WORK ORDER –
Without including any pictures, copy every line below exactly.

COLLECTED DATA –
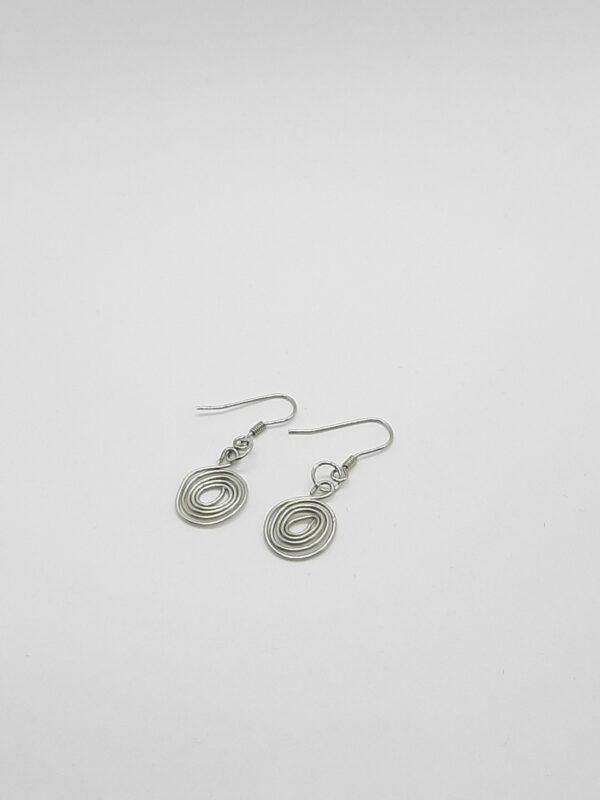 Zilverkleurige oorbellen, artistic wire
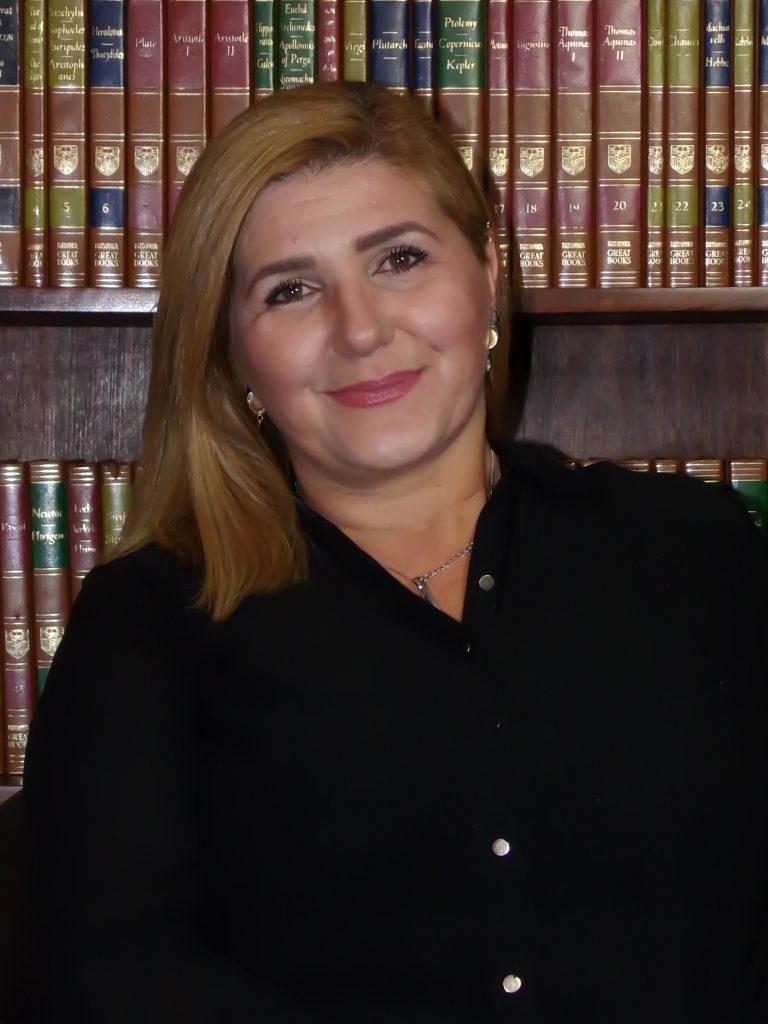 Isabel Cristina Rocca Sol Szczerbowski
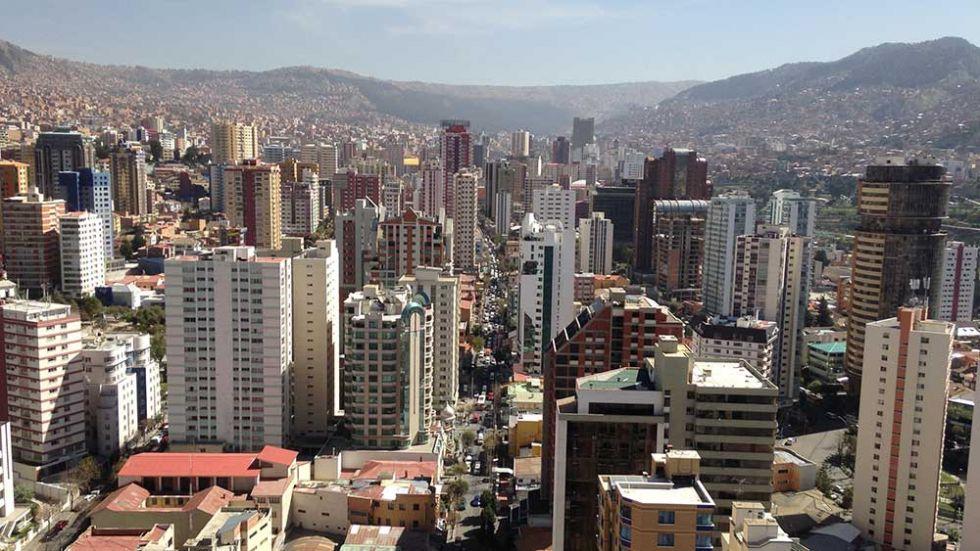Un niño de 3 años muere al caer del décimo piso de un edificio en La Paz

REPLY –
 Zilverkleurige oorbellen, artistic wire
 Isabel Cristina Rocca Sol Szczerbowski
Un niño de 3 años muere al caer del décimo piso de un edificio en La Paz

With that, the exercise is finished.